読解の応用:
a – 傷痍軍人の思い出を語る文章から、かぎかっこ「」でくくられた言葉をすべて抜き出せ。
b – 傷痍軍人の思い出を語る文章を、最後の文の後から書き継げ。

本文抜粋:
傷痍軍人
2019/07/08
私は20代後半ですが、
10歳くらいまでの記憶はかなり断片的です。
その記憶の断片の中に、
不思議な場面があることに最近気が付きました。
年齢はわかりませんが相当幼い頃、
母と上○駅の銀○線へと続く階段を降りていると、
階段の中央に、壮年と見える2人の傷痍軍人さんがいました。
1人は足が片方無く、階段に身を預けるように座っていました。
もう1人はその傍らに立ち、
赤いアコーディオンを弾いて歌っていました。
当時の私は『傷痍軍人』という単語や存在を知りませんでしたが、
その雰囲気に奇妙なものを感じ、母に
「あの人たちは・・・?」
と話し掛けたところ、
「じろじろ見てはいけません」
と言われました。
記憶はここまでです。
時は経ち、相変わらずその階段をよく利用しているのですが、
通る度にあの2人の兵隊さんを思い出しては、
「ここもすっかり綺麗になったなー。
ちょっと前までは終戦直後の雰囲気だったのに」
などと思っていました。
が、迂闊なことですがつい最近、おかしいぞと思い始めたのです。
私が子どもの頃といえば、昭和50年代後半です。

演習データ:

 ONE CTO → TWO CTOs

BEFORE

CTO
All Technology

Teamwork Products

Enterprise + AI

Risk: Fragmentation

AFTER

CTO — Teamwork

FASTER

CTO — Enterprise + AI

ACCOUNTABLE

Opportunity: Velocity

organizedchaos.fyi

---

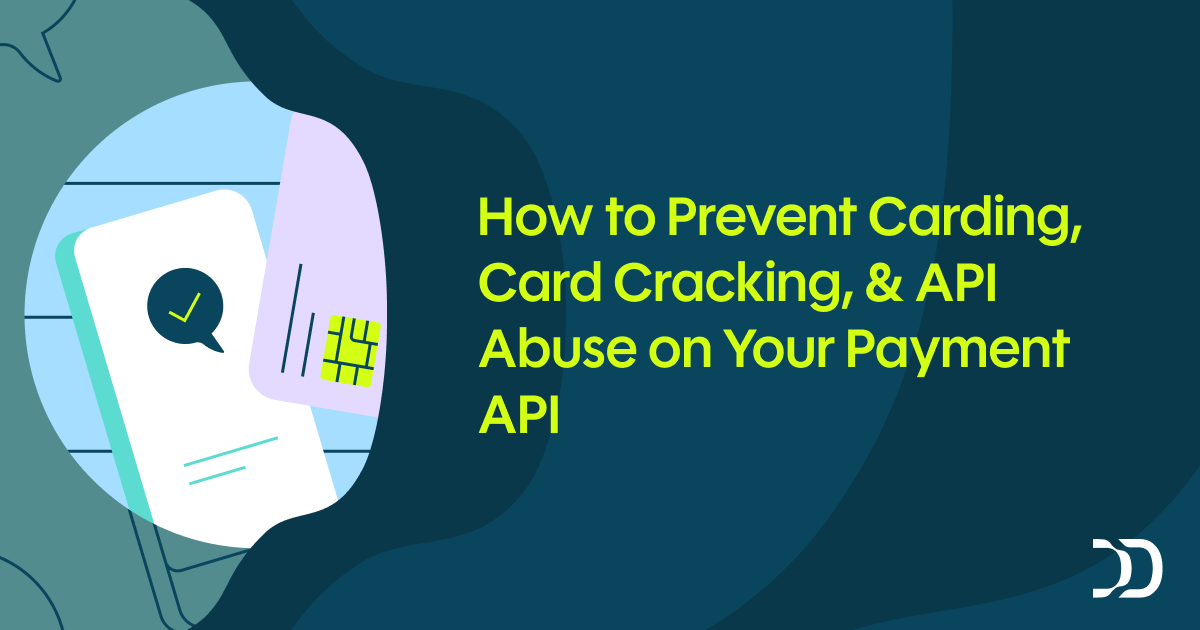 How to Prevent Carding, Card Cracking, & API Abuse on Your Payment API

番号別解答:
a –
・「あの人たちは・・・?」
・「じろじろ見てはいけません」
・「ここもすっかり綺麗になったなー。ちょっと前までは終戦直後の雰囲気だったのに」

b –
街に傷痍軍人の姿があったのは、昭和30年代くらいまでのようだし、
あの兵隊さん達の年齢(30~40代)からしても合いません。
ここに考えが至った時は本当にハッとしました。
母が
「じろじろ見てはいけません」
と言ったのは、
最近まであの辺に少なからずいた、ホームレスのおじさん達のことで、
私が見ていた兵隊さんは、母には見えていなかったのでは・・・。
何かの撮影や大道芸??をしていたとも思えないし・・・
彼らはこの世の人ではなかったのかな、と最近思います。
しかし、何故かあまり恐ろしい感じはせず、
あの場で会えて良かった気さえします。
先人達の苦労を忘れてはいけないのだなぁ、と思いました。
長々とつまらないことを、すみません。
もし、私が見たのが普通に生きてる人達だったら、かなりハズカシイ・・・
その時は忘れてください。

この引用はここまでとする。